Esse processo dura entre 40 e 50 minutos, até que o produto atinja o chamado ponto de corte. A mulher bate na massa lentamente com uma pá e a deixa descansando por 15 minutos. Em seguida, retira o excesso de soro (que será usado para alimentação de animais) e coloca a massa nas formas.

A etapa seguinte envolve a salga. O sal grosso deve ficar na superfície por seis horas em cada lado. O papel dele é fundamental por causa do seguinte: quanto mais água no queijo, mais bactérias. Menos água, menos microrganismos. Ao controlar a quantidade de sal, você determina a população de bactérias. E é essa fauna, como dissemos antes, que vai determinar o gosto e a textura do seu queijo.

O sal dá início ao processo de cura. A palavra “cura” vem de “curar” mesmo, no sentido de curar-se de um machucado. Consiste em exterminar as bactérias do queijo, de modo que ele não estrague tão rápido – quando não havia geladeira, a cura era o único método de conservação, inclusive para carnes.

Em 2017, a Canastra levou três pratas no Salão Internacional do Queijo, na França.

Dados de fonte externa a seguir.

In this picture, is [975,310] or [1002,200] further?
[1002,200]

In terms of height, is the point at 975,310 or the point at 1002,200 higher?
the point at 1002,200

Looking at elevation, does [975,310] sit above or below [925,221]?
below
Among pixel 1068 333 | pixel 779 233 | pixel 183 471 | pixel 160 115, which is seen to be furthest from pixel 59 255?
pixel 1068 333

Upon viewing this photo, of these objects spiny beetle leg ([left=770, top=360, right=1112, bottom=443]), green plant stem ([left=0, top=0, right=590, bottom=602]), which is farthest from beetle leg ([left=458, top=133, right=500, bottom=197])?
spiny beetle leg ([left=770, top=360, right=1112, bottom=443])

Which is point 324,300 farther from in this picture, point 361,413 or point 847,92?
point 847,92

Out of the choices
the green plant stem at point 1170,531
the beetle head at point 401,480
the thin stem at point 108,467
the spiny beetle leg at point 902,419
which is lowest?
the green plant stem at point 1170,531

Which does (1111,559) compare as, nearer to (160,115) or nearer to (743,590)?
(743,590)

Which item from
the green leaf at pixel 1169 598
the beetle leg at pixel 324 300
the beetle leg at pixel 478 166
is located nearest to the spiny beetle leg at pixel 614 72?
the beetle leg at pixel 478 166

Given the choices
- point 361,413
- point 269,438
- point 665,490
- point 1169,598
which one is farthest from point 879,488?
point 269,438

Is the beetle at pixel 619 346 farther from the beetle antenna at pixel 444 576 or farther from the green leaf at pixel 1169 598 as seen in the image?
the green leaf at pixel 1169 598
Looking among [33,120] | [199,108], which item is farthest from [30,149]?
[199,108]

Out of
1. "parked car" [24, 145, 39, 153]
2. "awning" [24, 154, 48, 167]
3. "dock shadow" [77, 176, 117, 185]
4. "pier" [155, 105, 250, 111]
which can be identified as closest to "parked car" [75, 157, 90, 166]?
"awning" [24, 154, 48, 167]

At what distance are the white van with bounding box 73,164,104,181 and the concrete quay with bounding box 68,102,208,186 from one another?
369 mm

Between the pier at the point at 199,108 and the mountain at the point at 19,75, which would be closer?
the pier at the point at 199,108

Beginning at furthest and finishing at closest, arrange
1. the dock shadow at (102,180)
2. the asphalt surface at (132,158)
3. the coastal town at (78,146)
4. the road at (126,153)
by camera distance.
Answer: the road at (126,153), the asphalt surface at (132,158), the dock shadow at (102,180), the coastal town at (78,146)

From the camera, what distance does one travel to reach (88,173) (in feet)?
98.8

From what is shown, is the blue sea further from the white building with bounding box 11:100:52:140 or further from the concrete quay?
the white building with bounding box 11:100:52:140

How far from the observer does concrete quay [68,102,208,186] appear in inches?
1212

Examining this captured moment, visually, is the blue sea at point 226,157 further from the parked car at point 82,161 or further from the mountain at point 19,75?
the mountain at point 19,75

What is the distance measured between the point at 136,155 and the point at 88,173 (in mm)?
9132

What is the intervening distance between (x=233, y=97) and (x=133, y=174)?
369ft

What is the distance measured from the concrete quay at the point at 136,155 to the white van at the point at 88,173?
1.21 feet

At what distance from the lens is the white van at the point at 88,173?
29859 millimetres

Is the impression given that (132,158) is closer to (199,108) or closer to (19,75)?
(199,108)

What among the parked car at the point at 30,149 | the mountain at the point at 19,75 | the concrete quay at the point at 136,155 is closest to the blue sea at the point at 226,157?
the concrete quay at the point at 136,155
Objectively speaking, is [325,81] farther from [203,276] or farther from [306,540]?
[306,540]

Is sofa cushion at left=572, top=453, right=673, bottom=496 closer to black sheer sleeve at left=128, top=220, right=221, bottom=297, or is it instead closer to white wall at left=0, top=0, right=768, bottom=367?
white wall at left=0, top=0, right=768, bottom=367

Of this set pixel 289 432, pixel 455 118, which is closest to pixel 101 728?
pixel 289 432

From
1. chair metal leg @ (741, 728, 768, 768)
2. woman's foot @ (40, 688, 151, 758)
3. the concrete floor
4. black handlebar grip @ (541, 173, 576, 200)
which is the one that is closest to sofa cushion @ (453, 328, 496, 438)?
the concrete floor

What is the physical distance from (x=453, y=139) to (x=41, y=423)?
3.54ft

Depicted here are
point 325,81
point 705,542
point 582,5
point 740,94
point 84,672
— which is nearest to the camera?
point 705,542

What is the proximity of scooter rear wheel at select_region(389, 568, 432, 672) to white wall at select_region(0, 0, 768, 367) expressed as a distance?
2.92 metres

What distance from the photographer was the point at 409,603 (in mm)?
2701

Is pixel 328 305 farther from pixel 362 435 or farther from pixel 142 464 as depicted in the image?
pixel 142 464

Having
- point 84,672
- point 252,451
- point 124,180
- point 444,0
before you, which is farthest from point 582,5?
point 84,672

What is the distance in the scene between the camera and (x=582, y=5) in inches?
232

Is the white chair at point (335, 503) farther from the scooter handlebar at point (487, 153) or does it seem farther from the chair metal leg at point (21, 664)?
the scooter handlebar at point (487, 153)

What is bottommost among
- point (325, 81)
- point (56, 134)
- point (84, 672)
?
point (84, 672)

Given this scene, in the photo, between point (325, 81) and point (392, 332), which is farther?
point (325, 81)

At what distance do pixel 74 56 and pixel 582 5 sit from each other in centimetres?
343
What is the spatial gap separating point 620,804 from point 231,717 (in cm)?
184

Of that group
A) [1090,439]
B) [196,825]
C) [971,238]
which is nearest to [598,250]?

Durante a cura, o número de bactérias e leveduras dentro do queijo baixa de 1 bilhão de “indivíduos” por grama para 10 milhões. Ao longo do processo, as bactérias vão consumindo o açúcar do leite. Conforme esse açúcar vai acabando, as bichinhas vão morrendo. E isso é ótimo: evita que o queijo estrague e, de quebra, dá mais sabor. É que a morte dos microrganismos (ou seja, o rompimento das células deles) libera substâncias que reforçam o aroma e o sabor. É como se o queijo fosse um cemitério de bactérias.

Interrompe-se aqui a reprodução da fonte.